The novel "To Kill a Mockingbird" deals with serious issues, such as rape and racial inequality, as told from the viewpoint of a 10-year-old girl. It was written by Harper Lee and is loosely based on her observations of events that occurred during her childhood in her Alabama hometown in the 1930s.
The story's main character is Scout Finch, who is 6 years old when the story begins and 8 when it concludes. The girl learns about life in general and the people of her community — a small Alabama town called Maycomb — during the Great Depression. Her father, Atticus, is a lawyer. He does not make much money because his clients are poor. Scout lives with her father and older brother, Jem. Their mother is deceased, and the children are cared for by Calpurnia, a housekeeper, while their father works.
A young friend named Dill spends his summers next door and befriends Scout and Jem. The three discover mystery and fear in the elusive character of Boo Radley, a man locked away by his father because he was crazy, according to rumor.

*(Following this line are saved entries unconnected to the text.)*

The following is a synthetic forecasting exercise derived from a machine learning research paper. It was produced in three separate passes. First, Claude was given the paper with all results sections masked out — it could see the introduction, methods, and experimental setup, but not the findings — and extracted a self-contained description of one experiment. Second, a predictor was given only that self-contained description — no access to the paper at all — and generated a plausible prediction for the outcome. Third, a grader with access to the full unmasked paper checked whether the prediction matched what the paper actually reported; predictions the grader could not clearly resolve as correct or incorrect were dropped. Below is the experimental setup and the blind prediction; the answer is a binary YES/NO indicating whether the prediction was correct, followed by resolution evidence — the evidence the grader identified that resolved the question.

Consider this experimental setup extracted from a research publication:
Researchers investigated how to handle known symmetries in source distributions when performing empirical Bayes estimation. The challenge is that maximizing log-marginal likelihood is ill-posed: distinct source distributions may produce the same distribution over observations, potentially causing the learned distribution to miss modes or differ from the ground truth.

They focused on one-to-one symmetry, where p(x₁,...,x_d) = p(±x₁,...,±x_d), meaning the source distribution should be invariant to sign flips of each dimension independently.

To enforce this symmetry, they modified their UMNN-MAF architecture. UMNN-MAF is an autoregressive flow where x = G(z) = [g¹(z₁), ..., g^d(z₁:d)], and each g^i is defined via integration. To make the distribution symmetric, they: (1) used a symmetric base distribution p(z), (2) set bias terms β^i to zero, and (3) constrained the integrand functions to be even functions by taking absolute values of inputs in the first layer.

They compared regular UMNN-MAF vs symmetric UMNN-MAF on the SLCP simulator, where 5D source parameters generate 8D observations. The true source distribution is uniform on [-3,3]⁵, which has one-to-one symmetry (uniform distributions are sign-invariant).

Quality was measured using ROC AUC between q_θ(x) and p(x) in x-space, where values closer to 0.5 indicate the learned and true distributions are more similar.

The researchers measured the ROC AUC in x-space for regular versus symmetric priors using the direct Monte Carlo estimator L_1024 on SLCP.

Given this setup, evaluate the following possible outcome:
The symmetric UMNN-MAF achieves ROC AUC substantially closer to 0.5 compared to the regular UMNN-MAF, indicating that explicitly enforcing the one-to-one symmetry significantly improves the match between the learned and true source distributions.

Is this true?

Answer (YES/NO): NO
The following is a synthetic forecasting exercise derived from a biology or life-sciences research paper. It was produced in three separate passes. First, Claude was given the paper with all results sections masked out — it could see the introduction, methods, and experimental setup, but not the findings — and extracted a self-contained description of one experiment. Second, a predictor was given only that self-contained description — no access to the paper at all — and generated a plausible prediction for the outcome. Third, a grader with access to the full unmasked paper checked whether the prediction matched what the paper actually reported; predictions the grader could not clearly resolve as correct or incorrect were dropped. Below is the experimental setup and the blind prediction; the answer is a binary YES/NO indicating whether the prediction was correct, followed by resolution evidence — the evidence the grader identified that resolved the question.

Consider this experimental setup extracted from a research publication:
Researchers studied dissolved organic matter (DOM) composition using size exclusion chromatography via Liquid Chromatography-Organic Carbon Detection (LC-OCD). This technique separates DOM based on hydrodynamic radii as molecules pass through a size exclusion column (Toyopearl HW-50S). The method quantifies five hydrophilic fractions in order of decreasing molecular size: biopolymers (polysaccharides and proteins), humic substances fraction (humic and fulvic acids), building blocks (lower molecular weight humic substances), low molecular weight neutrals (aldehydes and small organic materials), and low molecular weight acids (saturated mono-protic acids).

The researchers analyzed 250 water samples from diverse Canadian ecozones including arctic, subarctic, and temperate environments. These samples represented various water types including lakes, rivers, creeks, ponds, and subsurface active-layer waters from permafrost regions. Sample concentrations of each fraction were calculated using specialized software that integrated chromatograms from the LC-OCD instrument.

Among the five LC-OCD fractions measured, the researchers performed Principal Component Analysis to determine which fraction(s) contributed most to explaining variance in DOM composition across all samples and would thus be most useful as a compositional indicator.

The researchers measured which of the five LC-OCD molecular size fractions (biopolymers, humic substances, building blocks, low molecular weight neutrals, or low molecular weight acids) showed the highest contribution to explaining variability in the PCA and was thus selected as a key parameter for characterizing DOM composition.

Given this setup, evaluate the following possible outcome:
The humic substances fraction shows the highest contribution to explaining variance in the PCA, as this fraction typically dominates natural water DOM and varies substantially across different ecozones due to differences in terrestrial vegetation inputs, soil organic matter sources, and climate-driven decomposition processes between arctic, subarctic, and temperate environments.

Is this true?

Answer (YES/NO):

The story hinges on a controversial trial when Atticus agrees to defend a black man accused of raping a white woman. Over the span of 3 years, Scout is astounded by man's inhumanity to man. She learns that one person cannot truly understand another without first stepping into his or her shoes. She comes to understand that race, social standing or the spread of rumors cannot define a person. The innocence of the black man her father defended and the rescue of her brother by Boo Radley accent Scout's understanding.